Sometimes Jenkins jobs (especially pipelines) remain stuck in some weird state and refuse to be killed by the GUI. When this happens, the last resort is to do the following:

  • Go to "Manage Jenkins"

  • Go to "Script Console"

  • Adapt the following script to your needs:

    def jobId = XYZ
    def jobName = "daily-builds/daily-aliphysics-test"
    def job = Jenkins.instance.getItemByFullName(jobName)
    def task = job.getBuildByNumber(jobId)
    task.doKill()
    

Triggering builds programmatically

{: #trigger-jobs}

It's now possible to start new builds in a programmatic way. In order to do so you must have a valid kerberos token, and you must be able to execute the build from the web GUI. The step by step guide is:

  • Get the token with kinit, use klist to verify you have one.

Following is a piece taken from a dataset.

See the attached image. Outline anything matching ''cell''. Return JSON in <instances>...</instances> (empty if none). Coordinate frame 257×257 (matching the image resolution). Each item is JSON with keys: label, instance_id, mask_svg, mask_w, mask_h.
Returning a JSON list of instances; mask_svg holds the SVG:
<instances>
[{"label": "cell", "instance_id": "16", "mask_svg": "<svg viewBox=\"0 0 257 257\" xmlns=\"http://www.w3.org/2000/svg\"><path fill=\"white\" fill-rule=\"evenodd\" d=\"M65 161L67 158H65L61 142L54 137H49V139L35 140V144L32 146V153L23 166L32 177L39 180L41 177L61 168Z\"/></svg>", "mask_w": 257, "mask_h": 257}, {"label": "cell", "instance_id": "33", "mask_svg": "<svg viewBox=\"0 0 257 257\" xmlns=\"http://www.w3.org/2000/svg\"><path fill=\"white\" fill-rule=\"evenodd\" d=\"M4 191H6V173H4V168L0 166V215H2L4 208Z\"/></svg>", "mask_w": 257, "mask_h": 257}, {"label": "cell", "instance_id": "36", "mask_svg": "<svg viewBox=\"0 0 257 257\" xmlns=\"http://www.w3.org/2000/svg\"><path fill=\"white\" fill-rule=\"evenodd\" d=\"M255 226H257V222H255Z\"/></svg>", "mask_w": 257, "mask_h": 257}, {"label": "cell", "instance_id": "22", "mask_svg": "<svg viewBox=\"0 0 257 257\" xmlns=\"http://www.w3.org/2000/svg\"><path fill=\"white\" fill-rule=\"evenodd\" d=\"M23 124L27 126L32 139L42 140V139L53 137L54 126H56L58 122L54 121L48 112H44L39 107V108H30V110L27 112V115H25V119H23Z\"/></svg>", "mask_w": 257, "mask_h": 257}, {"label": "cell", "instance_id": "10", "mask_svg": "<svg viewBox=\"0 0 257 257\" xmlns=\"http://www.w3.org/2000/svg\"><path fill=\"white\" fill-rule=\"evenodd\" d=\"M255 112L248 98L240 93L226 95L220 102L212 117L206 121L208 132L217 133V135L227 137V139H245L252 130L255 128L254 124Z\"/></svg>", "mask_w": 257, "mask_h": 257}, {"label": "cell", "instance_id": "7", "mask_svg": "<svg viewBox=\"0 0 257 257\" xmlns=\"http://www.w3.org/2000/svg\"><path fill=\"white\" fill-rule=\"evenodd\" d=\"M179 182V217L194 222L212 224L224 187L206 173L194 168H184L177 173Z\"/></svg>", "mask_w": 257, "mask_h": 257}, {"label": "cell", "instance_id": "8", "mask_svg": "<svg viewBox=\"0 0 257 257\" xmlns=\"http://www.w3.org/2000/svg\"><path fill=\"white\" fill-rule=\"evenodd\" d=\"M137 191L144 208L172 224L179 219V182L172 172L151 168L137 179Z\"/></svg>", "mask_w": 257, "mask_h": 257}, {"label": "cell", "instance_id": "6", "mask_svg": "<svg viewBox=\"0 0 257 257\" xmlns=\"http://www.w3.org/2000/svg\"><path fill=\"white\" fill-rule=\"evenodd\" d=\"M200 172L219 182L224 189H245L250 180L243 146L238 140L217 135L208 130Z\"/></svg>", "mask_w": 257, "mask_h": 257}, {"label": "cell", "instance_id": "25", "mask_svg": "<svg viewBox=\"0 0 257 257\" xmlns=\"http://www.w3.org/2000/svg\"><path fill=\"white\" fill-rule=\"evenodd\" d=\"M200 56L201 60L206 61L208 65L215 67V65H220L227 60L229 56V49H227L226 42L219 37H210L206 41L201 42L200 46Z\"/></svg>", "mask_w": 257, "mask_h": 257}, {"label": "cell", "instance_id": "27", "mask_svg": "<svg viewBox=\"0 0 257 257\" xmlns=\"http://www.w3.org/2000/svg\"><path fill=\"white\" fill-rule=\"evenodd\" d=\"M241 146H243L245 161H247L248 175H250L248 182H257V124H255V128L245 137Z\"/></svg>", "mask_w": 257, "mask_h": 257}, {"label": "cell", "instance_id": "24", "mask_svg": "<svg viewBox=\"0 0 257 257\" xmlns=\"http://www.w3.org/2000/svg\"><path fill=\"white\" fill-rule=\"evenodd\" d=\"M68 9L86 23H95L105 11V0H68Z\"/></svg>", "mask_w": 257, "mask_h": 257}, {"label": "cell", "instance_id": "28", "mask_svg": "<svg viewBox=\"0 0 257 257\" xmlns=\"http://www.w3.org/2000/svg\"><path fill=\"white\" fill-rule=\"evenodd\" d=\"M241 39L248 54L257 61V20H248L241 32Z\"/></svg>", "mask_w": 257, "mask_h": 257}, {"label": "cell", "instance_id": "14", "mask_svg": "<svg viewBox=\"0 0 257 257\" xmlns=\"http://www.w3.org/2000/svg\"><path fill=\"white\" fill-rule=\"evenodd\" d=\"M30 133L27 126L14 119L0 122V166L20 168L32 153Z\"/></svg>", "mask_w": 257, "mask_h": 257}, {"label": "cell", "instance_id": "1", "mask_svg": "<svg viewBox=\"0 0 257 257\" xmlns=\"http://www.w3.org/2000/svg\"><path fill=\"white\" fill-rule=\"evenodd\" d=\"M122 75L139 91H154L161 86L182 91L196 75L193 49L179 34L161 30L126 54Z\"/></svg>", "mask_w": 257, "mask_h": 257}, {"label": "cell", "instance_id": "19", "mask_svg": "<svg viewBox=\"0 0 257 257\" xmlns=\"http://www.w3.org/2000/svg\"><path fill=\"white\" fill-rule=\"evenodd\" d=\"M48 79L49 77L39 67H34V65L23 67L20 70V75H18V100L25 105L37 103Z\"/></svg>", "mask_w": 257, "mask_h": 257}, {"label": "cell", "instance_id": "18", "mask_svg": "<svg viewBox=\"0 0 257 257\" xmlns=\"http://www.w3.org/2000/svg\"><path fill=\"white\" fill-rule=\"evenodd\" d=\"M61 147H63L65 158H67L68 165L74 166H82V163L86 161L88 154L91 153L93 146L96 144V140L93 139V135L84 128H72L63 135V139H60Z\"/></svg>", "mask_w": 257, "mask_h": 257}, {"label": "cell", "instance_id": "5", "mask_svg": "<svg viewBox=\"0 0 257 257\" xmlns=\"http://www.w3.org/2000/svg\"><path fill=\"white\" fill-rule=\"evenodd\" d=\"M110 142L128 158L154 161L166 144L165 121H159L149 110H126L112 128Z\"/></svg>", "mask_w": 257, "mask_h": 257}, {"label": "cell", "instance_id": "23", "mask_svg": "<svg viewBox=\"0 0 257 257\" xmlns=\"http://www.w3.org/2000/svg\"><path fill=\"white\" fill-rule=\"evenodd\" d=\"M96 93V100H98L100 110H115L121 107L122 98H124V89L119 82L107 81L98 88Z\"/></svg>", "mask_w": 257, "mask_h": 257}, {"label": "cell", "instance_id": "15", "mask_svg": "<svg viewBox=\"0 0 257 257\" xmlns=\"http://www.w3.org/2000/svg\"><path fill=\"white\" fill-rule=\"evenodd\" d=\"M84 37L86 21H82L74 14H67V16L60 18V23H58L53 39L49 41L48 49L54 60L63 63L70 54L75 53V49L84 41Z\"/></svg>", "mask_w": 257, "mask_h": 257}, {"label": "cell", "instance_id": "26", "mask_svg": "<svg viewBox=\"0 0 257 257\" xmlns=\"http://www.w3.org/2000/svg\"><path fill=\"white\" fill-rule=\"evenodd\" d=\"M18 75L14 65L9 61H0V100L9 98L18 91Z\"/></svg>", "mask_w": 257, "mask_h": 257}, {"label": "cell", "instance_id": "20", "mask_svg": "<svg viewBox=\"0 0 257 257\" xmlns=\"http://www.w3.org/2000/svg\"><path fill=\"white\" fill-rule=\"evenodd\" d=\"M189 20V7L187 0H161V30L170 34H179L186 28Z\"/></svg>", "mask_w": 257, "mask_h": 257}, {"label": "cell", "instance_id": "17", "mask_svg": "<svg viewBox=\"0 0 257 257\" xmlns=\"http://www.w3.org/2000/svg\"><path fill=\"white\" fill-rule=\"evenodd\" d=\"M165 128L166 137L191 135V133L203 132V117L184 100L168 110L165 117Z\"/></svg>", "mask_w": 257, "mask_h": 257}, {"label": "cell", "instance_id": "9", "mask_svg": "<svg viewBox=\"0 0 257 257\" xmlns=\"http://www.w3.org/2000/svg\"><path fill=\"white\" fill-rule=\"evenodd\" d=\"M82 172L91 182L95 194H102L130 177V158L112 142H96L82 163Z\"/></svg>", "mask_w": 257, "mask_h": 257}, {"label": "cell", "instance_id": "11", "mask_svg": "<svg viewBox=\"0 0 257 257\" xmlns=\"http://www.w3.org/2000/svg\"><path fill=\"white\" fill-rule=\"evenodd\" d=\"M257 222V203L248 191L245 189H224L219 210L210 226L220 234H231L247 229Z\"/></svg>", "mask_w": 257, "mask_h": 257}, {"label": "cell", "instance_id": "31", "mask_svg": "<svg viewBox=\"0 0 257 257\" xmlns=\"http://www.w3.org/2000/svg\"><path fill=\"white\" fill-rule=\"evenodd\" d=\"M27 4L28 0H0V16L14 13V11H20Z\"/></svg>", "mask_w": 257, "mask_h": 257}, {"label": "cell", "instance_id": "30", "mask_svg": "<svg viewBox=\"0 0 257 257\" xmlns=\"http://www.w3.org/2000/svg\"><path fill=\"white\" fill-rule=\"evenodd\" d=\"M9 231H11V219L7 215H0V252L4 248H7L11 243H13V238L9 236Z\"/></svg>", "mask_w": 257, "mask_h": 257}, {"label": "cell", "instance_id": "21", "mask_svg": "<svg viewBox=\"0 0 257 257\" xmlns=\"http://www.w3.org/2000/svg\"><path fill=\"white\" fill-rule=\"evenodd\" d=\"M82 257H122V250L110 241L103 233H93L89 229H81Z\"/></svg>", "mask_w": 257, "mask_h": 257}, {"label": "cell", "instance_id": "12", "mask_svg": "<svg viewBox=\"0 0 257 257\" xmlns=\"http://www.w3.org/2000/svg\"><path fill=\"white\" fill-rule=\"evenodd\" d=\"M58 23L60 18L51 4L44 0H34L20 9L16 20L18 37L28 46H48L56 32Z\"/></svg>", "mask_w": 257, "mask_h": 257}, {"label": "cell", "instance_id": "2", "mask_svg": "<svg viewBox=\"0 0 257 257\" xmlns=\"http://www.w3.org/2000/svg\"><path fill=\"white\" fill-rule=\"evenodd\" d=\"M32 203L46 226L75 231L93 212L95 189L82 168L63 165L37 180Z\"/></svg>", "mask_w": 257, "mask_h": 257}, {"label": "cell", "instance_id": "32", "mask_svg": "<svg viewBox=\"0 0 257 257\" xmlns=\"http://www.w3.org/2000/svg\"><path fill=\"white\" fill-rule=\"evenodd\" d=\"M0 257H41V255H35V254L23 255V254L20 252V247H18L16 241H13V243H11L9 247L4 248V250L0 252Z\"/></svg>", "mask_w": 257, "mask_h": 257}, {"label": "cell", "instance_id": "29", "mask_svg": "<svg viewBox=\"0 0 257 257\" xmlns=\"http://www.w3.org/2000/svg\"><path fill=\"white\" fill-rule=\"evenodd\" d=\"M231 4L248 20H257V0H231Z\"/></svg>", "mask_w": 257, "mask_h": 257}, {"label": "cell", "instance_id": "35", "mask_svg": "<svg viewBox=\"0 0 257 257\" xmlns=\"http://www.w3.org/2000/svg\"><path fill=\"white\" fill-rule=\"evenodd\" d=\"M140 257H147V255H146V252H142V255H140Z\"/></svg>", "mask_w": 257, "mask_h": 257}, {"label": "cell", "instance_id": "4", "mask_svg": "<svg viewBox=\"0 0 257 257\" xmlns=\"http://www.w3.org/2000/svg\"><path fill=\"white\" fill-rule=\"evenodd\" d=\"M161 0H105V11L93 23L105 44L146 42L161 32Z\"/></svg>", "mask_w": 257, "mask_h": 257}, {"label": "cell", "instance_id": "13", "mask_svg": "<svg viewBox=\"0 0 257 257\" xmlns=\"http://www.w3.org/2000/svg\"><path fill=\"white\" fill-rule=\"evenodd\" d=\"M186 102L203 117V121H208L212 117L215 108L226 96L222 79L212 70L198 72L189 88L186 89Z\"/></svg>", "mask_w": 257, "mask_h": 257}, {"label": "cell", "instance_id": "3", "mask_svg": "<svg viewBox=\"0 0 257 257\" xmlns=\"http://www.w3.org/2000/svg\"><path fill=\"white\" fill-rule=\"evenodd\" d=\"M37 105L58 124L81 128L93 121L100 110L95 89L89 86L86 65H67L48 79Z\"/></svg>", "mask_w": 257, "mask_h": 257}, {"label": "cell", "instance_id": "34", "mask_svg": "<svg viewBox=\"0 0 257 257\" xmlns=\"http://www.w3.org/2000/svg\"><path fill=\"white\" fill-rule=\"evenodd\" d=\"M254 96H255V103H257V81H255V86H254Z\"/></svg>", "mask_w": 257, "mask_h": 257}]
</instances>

  • Given the name of the job in the GUI, <job>, you can trigger a build with:

    curl -k -X POST --negotiate -u : https://alijenkins.cern.ch/kerberos/job/<job>/build --data-urlencode json='{}'
    
  • The parametrized job can be started with:

    curl -X POST -k --negotiate -u : https://alijenkins.cern.ch/kerberos/job/<job>/buildWithParameters -H 'Content-Type: application/x-www-form-urlencoded' -d '<parameters>'
    

    The <parameters> are formatted as in a URL: <name>=<value>&<name2>=<value2>.

Gotchas and issues:

{: #gotchas}

  • On some systems, the CERN CA is not available by default. You can overcome this by either:

    • Go to https://ca.cern.ch and install all the required CA certificates. In general this is what is needed on macOS.
    • Installing the CERN-CA-certs package.
  • On some systems, kerberos gives a token for the actual backend name, rather than aliaurora. You can check that by doing klist and you will see HTTP/[email protected]:

Credentials cache: API:B7FC3DD4-738F-417E-B2FA-92B2CCA9590C
        Principal: [email protected]

  Issued                Expires               Principal
Aug 14 15:50:42 2019  Aug 15 01:50:42 2019  krbtgt/[email protected]
Aug 14 15:50:46 2019  Aug 15 01:50:42 2019  HTTP/[email protected]

In order to fix this you will have to change your kerberos configuration, usually found in /etc/krb5.conf, and add rdns = false in the [libdefaults] stanza.